Les agriculteurs opposent aujourd’hui à l’appropriation privée des semences l’idée que les semences constituent un bien commun de l’humanité. Le « droit aux semences » qui en découle comprend le droit de préserver la biodiversité ; le droit à la sécurité alimentaire ; à une technologie appropriée ; le droit de développer des modèles d’agriculture durables et d’utiliser, de choisir, d’entreposer et d’échanger librement les ressources génétiques.

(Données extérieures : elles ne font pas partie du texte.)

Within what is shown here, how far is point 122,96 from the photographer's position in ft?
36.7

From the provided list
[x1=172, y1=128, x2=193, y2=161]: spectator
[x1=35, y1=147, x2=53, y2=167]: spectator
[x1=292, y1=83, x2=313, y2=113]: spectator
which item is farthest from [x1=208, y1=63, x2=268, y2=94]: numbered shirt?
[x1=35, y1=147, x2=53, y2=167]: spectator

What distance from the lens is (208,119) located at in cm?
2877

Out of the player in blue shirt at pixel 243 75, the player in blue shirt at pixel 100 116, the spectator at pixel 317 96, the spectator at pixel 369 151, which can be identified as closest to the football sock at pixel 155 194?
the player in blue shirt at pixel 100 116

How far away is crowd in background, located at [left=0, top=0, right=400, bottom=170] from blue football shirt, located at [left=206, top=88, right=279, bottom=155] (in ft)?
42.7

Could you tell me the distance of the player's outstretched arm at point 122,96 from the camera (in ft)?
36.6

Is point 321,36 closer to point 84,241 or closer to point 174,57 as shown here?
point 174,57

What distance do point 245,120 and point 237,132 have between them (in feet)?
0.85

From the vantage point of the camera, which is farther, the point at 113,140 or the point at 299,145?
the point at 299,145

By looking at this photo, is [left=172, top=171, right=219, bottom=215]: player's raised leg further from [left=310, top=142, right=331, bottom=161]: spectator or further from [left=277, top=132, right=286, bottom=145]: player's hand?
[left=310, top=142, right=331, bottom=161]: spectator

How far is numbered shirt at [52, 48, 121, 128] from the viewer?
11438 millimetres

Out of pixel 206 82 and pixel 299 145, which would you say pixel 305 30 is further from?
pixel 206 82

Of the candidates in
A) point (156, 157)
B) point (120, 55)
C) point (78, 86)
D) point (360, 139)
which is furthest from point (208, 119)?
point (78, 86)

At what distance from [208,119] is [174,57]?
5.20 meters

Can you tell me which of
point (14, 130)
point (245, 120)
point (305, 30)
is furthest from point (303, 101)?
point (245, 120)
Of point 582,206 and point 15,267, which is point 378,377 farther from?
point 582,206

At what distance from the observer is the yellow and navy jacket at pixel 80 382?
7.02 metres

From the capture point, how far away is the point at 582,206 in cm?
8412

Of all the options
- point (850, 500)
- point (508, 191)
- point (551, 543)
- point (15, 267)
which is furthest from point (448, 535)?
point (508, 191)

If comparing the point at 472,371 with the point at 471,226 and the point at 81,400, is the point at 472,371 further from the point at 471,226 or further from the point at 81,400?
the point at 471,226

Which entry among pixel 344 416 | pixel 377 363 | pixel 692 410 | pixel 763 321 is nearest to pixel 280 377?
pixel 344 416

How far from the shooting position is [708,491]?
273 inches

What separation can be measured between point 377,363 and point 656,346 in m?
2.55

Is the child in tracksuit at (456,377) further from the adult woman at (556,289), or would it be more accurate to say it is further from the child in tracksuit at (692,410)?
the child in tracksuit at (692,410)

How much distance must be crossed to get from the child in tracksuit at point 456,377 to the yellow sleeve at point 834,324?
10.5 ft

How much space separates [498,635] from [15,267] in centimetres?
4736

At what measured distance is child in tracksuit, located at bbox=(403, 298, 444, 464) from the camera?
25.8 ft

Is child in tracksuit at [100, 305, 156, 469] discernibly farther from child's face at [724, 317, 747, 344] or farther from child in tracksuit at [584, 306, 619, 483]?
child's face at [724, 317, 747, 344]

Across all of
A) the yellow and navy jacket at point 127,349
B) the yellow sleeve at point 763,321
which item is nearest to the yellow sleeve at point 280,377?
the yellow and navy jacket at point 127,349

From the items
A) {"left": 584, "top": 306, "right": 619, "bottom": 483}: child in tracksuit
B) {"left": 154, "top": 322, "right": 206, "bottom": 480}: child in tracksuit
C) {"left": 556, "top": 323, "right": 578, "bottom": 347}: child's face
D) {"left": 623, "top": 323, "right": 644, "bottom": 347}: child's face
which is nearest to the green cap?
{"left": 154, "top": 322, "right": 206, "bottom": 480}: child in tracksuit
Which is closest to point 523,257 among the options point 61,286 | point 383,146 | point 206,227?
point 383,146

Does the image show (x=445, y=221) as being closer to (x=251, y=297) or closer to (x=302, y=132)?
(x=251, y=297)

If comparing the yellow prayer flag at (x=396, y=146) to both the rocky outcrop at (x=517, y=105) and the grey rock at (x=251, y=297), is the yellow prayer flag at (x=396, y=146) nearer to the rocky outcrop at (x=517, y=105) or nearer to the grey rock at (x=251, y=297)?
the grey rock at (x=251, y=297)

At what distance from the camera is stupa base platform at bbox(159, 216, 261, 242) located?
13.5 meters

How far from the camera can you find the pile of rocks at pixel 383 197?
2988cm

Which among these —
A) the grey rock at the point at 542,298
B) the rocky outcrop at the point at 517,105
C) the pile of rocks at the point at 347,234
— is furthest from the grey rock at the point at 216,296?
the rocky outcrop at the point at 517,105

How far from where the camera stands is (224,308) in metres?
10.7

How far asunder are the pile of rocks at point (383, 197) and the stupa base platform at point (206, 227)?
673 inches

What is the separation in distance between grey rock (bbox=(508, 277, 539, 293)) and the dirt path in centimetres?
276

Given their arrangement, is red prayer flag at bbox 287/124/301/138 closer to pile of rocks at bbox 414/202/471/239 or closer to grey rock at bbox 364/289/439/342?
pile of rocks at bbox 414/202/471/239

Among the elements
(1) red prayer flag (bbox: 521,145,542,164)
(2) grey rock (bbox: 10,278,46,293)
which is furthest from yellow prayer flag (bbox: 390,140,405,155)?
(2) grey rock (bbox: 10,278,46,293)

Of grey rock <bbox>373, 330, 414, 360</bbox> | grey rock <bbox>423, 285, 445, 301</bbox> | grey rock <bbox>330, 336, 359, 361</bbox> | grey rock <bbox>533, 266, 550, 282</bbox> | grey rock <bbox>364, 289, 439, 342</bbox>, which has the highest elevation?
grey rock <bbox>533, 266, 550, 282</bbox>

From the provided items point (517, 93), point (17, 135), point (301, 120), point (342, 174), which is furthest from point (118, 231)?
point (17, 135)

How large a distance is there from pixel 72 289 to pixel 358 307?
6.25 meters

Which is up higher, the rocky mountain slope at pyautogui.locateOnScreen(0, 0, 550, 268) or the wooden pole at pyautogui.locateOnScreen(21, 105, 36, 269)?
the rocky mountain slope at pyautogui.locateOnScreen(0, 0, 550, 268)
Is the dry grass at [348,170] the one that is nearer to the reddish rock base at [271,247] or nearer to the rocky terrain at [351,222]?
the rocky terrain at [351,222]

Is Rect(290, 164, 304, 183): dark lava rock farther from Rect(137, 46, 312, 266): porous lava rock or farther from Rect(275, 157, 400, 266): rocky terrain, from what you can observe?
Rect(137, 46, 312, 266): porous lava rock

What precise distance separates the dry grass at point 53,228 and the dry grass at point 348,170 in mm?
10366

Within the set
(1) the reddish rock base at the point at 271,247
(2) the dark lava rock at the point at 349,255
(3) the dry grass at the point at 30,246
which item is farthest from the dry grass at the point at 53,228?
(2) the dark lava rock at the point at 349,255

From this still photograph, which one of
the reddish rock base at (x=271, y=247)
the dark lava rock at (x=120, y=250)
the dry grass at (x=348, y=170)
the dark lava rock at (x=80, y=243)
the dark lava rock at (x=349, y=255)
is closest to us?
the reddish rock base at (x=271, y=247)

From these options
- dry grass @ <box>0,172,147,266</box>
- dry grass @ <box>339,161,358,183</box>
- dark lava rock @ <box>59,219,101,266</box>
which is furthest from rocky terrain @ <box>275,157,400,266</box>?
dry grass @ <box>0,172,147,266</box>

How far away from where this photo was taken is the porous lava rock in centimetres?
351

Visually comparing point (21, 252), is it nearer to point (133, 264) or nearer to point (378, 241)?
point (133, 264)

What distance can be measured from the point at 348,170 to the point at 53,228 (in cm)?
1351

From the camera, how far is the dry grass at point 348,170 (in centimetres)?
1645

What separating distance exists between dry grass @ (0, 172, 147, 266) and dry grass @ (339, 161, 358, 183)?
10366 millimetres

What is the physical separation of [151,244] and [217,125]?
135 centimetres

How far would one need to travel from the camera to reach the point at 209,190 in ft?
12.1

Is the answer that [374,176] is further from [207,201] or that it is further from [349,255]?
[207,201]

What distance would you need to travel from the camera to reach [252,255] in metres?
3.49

Cette approche a le mérite de reconnaître la contribution historique des agriculteurs à l’amélioration génétique des semences dans un langage, celui des droits, intelligible de la communauté internationale. Mais elle comporte aussi un danger : les droits des agriculteurs – parce qu’ils impliquent un savoir collectif plutôt qu’individuel, et une contribution historique autant que contemporaine – se révèlent particulièrement difficiles à matérialiser. En ne contestant pas la légitimité des droits des sélectionneurs, cette approche risque de légitimer ces derniers sans d’autre part leur opposer de contrepoids significatif. En somme, le « droit aux semences » des agriculteurs n’est reconnu que dans la mesure où ces derniers acceptent que les semences soient traitées en tant que capital.
Une rhétorique mouvante
L’industrie ayant constamment cherché à minimiser les risques de contamination génétique posés par les semences transgéniques, il est paradoxal que la stérilisation des semences soit aujourd’hui présentée comme une solution au problème de la pollution génétique. Il est également ironique de s’en remettre à la stérilisation génétique des semences pour contrôler des problèmes de contamination eux-mêmes issus en premier lieu de la modification génétique des semences… Loin de représenter une forme de « confinement biologique », la stérilisation génétique des semences pose elle-même le risque que ce trait soit transmis à d’autres plantes. Elle menace également d’entraîner la disparition de semences traditionnelles hautement adaptées à des conditions locales spécifiques. Finalement, la stérilisation génétique des semences représente une menace à la sécurité alimentaire des quelques 1,4 milliard de personnes qui dépendent de leur capacité de conserver leurs semences d’une année à l’autre. Le problème à l’heure actuelle est que la logique guidant le développement de ces nouvelles technologies est celle de la productivité et du profit, une logique aveugle à toute considération sociale ou environnementale. Terminator en est l’illustration patente.
[1] Monsanto s’est depuis hissé au premier rang mondial des compagnies de semences. Au terme d’un important processus de fusions et d’acquisitions, dix compagnies contrôlent aujourd’hui 50 % du marché mondial des semences.
[2] Au moment de mettre sous presse, la conférence n’avait pas encore eu lieu. Pour savoir ce qui est advenu du moratoire, consulter lesite officiel de la Convention sur la diversité biologique : www.biodiv.org.
[3] Des chercheurs ont récemment remis en question la productivité accrue des semences hybrides.